Patent on remote sensor monitoring found partially invalid. EMERSON v. SIPCO

Patent on remote sensor monitoring found partially invalid. EMERSON v. SIPCO

To be granted a patent in the United States an inventor must submit a patent application to United States Patent and Trademark Office (USPTO).  The patent application will be reviewed by an examining attorney at the USPTO.  The examining attorney will review the patent application ensure that the invention described in the patent application meets all the criteria for a patented to be granted.  One of the primary jobs that an examining attorney performs is to review prior art.  Prior art is information that has been made available to the public in any form before a given date that might be relevant to a patent’s claims of originality.

If an invention has been described in the prior art or would have been obvious over what has been described in the prior art, then the examining attorney will give the patent applicant an opportunity to amend the patent application.  If no relevant prior art is discovered or the patent applicant is able to modify the patent application to avoid the prior art to satisfaction of the examining attorney then the patent can be granted.

Once a patent is granted, the patent is not immune from review.  Inter partes review is a trial proceeding conducted at the Patent Trial and Appeal Board to review the patentability of one or more claims in a patent only on a ground that could be raised under §§ 102 or 103, and only on the basis of prior art consisting of patents or printed publications.  Institution of an inter partes review is not automatic, a petitioner must demonstrate a likelihood they would prevail with respect to at least one claim challenged.  The evidence that can be submitted is limited to patents or printed publications which would qualify under §§ 102 or 103 and expert testimony to explain those publications.  At the conclusion of an inter partes review the Board may invalidate all, some or none of the claims of the patent.

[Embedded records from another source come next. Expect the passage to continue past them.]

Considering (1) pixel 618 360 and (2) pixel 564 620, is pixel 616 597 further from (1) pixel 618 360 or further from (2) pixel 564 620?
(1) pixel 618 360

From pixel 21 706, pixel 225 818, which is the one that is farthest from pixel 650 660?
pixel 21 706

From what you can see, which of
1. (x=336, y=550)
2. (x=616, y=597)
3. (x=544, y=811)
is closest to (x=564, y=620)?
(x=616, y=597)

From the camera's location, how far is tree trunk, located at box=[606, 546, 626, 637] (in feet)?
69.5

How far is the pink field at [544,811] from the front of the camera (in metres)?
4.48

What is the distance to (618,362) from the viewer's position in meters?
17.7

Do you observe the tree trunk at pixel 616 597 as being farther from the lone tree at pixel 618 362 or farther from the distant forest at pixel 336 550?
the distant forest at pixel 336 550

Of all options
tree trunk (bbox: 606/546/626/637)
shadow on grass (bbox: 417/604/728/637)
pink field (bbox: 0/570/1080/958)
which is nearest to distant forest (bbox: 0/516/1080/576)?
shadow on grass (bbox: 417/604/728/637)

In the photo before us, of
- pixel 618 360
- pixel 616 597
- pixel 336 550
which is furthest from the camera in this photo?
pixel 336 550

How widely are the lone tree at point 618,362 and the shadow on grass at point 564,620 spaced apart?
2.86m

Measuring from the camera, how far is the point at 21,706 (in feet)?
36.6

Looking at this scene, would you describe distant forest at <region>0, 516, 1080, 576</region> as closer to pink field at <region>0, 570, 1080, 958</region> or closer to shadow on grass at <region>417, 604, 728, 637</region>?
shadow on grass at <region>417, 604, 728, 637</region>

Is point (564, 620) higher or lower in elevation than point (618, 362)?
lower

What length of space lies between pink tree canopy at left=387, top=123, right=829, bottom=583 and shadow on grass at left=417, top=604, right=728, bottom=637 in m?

EMERSON ELECTRIC CO. v. SIPCO, LLC, 2019-1301 (C.A.F.C. 2020) is an example of an inter partes review that didn’t satisfy either party.

This case focuses on U.S. Patent No. 6,437,692 (“the ’692 patent”)  entitled “System and Method for Monitoring and Controlling Remote Devices”.  The patent relates to a computerized remotely operated system for monitoring, reporting on, and controlling remote systems. The patent broadly covers any system that monitors sensors that are connected to the internet.

Petitioner requested inter partes review of the patent on three different grounds.  The primary piece of prior art cited by petitioner was  U.S. Patent No. 6,124,806 (“Cunningham”), entitled “Wide Area Remote Telemetry,” issued on September 26, 2000. Cunningham relates to “the fields of automatic meter reading of electric, gas, water meters and other systems,” including systems that can communicate with data collection modules via wireless transmission.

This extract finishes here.